Page text >>
********************

888 F.2d 42
58 USLW 2326, 21 Collier Bankr.Cas.2d 1232,
19 Bankr.Ct.Dec. 1644, Bankr. L. Rep. P 73,109
In re YURIKA FOODS CORP., Debtor and Debtor-in-Possession.
YURIKA FOODS CORPORATION, Plaintiff-Appellee,
UNITED PARCEL SERVICE, Defendant-Appellant.
United States Court of Appeals,
Argued April 13, 1989.
Decided Oct. 23, 1989.
Todd M. Halbert, John G. Colucci (argued), Asher Rabinowitz, Honigman, Miller, Schwartz & Cohn, Detroit, Mich., for Yurika Foods Corp.
James M. Wienner, Butzel, Long, Gust, Klein & Van Zile, Birmingham, Mich., Irving R. Segal (argued), David G. Battis, Carl A. Solano, Schnader, Harrison, Segal & Lewis, Philadelphia, Pa., for United Parcel Service.
Before JONES, WELLFORD and GUY, Circuit Judges.
NATHANIEL R. JONES, Circuit Judge.
Defendant, United Parcel Service ("UPS"), appeals the judgment of the district court, which decided for plaintiff Yurika Foods Corporation ("Yurika"). For the following reasons, we reverse.

********************

Information shown >>
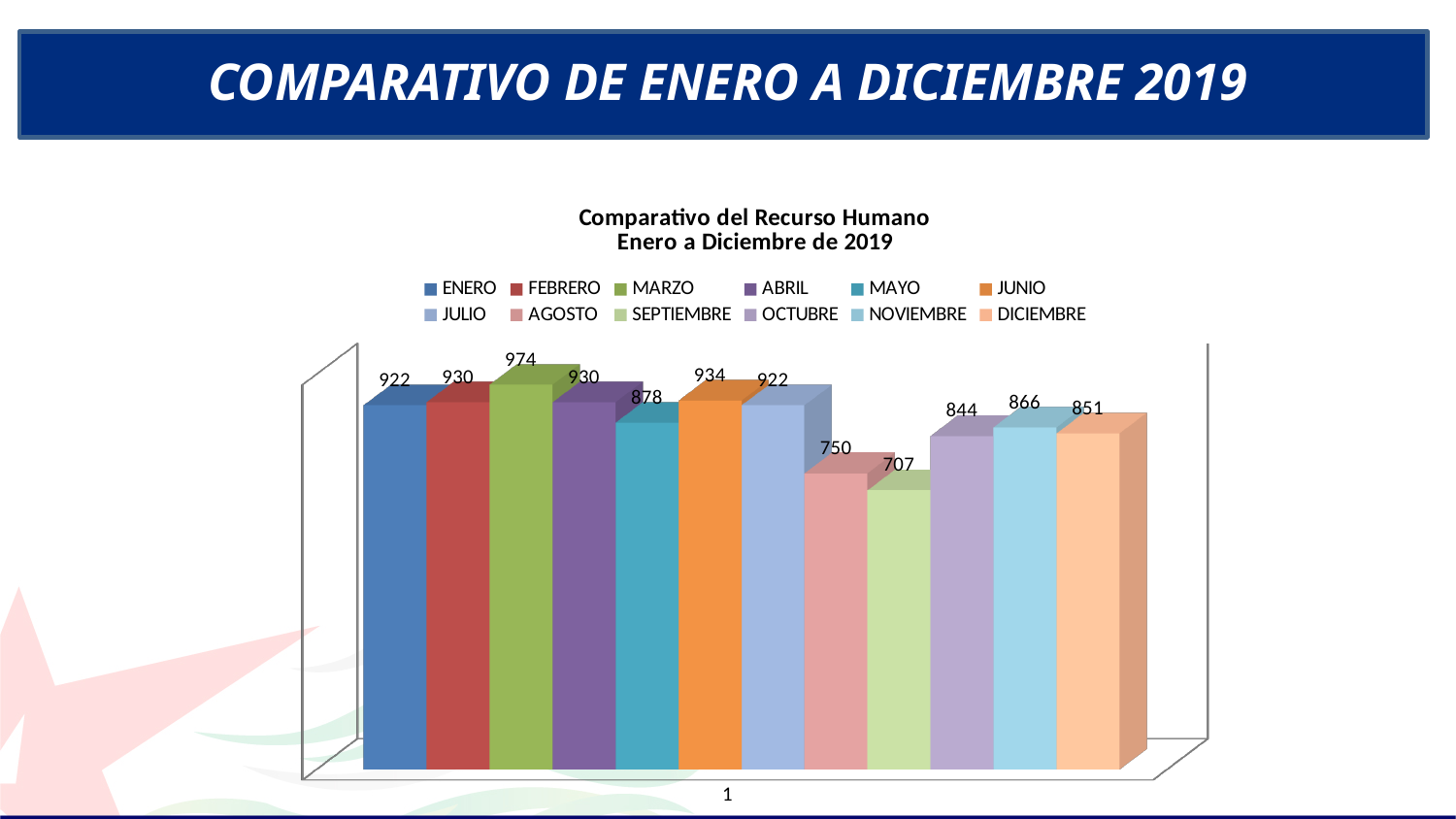
How many series does the legend list? 12 What is the value for NOVIEMBRE? 866 Which month has the highest value? MARZO Which month has the lowest value? SEPTIEMBRE What is the value for MARZO? 974 What is the difference between the values for AGOSTO and SEPTIEMBRE? 43 What is the difference between the values for MARZO and SEPTIEMBRE? 267 What is the value for SEPTIEMBRE? 707 What kind of chart is shown on the slide? Bar chart What is the title of the chart? Comparativo del Recurso Humano Enero a Diciembre de 2019 Which is larger, the value for JUNIO or the value for OCTUBRE? JUNIO What is the value for MAYO? 878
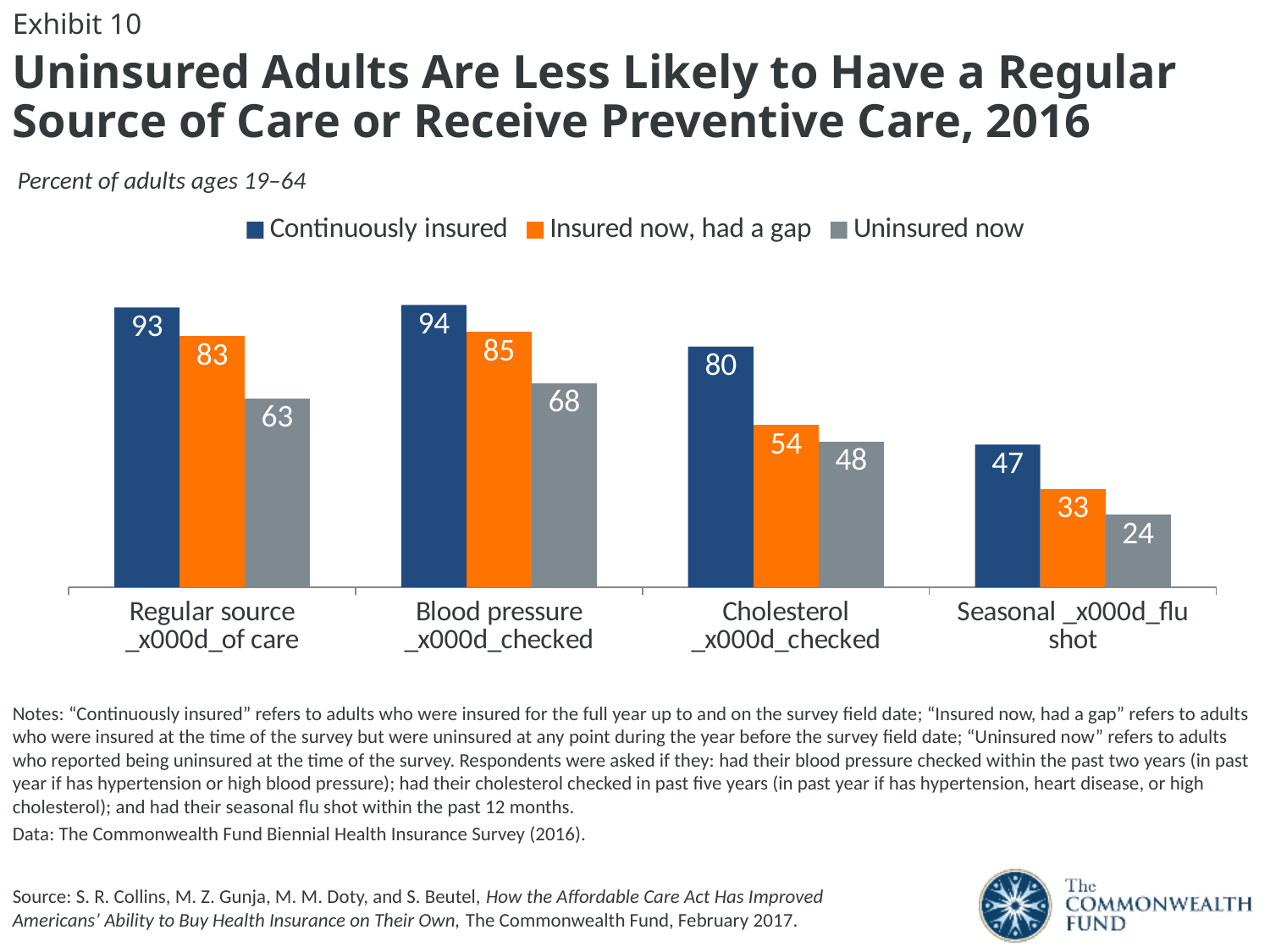
Which category has the lowest value for the Uninsured now series? Seasonal flu shot Which category has the highest value for the Continuously insured series? Blood pressure checked What percent of Uninsured now adults had a seasonal flu shot? 24 What is the value for Insured now, had a gap adults who had their cholesterol checked? 54 Which colour represents the Insured now, had a gap series? Orange Which is larger: the Uninsured now value for cholesterol checked or the Continuously insured value for seasonal flu shot? Uninsured now value for cholesterol checked What kind of chart is shown on the slide? Bar chart How many categories are shown on the x axis? 4 What is the difference between Continuously insured and Uninsured now adults for blood pressure checked? 26 How many series does the legend list? 3 What is the difference between Insured now, had a gap and Uninsured now adults for a regular source of care? 20 What is the value for Continuously insured adults with a regular source of care? 93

********************

What you will do >>
(a) According to the court opinion, on what date was the case decided?
(b) Repeat the stretch of the court opinion from "Todd M. Halbert, John" through "United Parcel Service.".
Rely solely on the court opinion, not the data.

Task-by-task outputs >>
(a) Oct. 23, 1989.

(b)
Todd M. Halbert, John G. Colucci (argued), Asher Rabinowitz, Honigman, Miller, Schwartz & Cohn, Detroit, Mich., for Yurika Foods Corp.
James M. Wienner, Butzel, Long, Gust, Klein & Van Zile, Birmingham, Mich., Irving R. Segal (argued), David G. Battis, Carl A. Solano, Schnader, Harrison, Segal & Lewis, Philadelphia, Pa., for United Parcel Service.